Task brief: Convert the part below that opens with the line containing "Between the two" and closes with the line containing "Is point (294, 61)", both included, into a Markdown table with the columns Number and Text, leaving out blank lines.
+++ Input
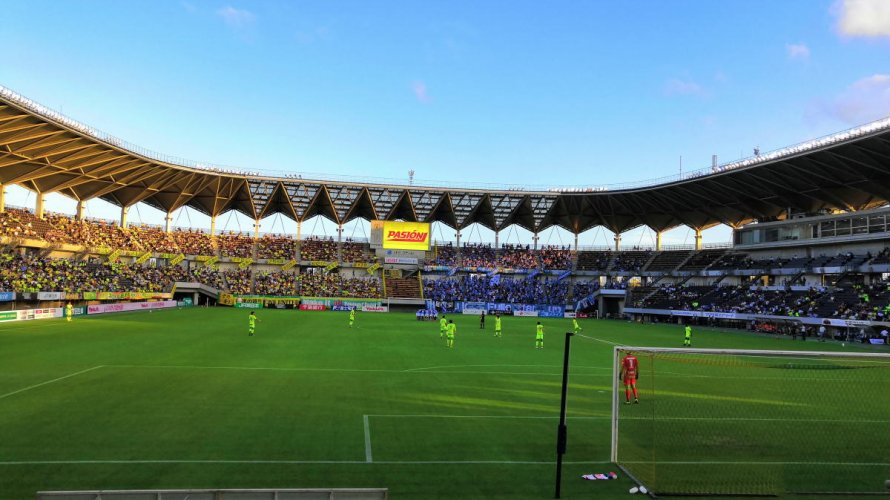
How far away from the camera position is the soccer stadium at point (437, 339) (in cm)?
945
++++++
+++ Input
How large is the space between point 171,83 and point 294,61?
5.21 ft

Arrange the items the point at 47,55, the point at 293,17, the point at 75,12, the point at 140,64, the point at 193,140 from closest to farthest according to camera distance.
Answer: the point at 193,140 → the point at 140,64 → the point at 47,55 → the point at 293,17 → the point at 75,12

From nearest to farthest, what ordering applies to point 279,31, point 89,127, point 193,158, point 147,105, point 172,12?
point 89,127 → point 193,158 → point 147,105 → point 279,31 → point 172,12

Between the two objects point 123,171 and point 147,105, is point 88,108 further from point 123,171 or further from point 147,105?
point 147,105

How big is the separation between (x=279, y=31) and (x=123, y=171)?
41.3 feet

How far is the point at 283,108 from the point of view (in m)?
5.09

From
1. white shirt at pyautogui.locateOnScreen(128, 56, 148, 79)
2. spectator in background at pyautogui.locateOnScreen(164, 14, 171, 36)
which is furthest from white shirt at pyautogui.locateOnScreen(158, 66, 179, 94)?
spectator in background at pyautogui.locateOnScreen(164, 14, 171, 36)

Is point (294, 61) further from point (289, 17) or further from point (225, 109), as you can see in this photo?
++++++
Exercise response:
| Number | Text |
|---|---|
| 1 | Between the two objects point 123,171 and point 147,105, is point 88,108 further from point 123,171 or further from point 147,105? |
| 2 | point 147,105 |
| 3 | How big is the separation between (x=279, y=31) and (x=123, y=171)? |
| 4 | 41.3 feet |
| 5 | How far is the point at 283,108 from the point of view (in m)? |
| 6 | 5.09 |
| 7 | From |
| 8 | 1. white shirt at pyautogui.locateOnScreen(128, 56, 148, 79) |
| 9 | 2. spectator in background at pyautogui.locateOnScreen(164, 14, 171, 36) |
| 10 | which is furthest from white shirt at pyautogui.locateOnScreen(158, 66, 179, 94)? |
| 11 | spectator in background at pyautogui.locateOnScreen(164, 14, 171, 36) |
| 12 | Is point (294, 61) further from point (289, 17) or further from point (225, 109), as you can see in this photo? |